- Directive
Pull out the lines below from the one containing "Measured from the" through the last line, and reproduce them word for word.

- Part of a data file

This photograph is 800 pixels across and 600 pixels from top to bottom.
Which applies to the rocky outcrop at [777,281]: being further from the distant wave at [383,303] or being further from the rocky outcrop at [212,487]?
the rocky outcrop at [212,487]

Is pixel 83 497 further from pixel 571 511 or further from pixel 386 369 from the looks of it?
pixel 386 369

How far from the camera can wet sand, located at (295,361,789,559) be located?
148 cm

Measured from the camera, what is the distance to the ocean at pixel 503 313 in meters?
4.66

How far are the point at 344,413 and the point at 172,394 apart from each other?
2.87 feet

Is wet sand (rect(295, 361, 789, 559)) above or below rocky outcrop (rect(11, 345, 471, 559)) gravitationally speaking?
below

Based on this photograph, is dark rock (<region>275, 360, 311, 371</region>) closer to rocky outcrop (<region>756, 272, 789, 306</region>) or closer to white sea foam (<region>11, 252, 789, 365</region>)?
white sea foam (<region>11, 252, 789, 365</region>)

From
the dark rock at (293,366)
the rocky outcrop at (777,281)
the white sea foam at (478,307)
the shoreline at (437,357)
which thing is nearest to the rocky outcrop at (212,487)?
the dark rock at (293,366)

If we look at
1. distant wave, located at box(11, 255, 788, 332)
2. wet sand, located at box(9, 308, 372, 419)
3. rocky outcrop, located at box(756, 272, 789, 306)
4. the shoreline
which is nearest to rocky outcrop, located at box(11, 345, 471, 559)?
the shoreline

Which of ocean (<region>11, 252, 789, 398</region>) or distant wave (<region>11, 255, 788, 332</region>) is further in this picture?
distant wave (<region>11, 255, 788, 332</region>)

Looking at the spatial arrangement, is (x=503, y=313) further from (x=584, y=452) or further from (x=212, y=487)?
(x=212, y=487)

- Answer to the task
Measured from the camera, what is the distance to the ocean at pixel 503 313 in meters?
4.66

How far are the point at 344,413 and the point at 172,394 apart from each other?
2.87 feet

Is wet sand (rect(295, 361, 789, 559)) above or below rocky outcrop (rect(11, 345, 471, 559)) gravitationally speaking?
below

Based on this photograph, is dark rock (<region>275, 360, 311, 371</region>) closer to rocky outcrop (<region>756, 272, 789, 306</region>) or closer to white sea foam (<region>11, 252, 789, 365</region>)?
white sea foam (<region>11, 252, 789, 365</region>)

From
the dark rock at (293,366)
the rocky outcrop at (777,281)
the white sea foam at (478,307)
the shoreline at (437,357)
which thing is nearest to the rocky outcrop at (212,487)?
the dark rock at (293,366)

If we look at
1. distant wave, located at box(11, 255, 788, 332)
2. wet sand, located at box(9, 308, 372, 419)
3. rocky outcrop, located at box(756, 272, 789, 306)
4. the shoreline
which is nearest to rocky outcrop, located at box(11, 345, 471, 559)?
the shoreline

Which of ocean (<region>11, 252, 789, 398</region>) or distant wave (<region>11, 255, 788, 332</region>) is further in this picture?
distant wave (<region>11, 255, 788, 332</region>)

Looking at the spatial arrangement, is (x=503, y=313) further from (x=584, y=452) or further from (x=212, y=487)?
(x=212, y=487)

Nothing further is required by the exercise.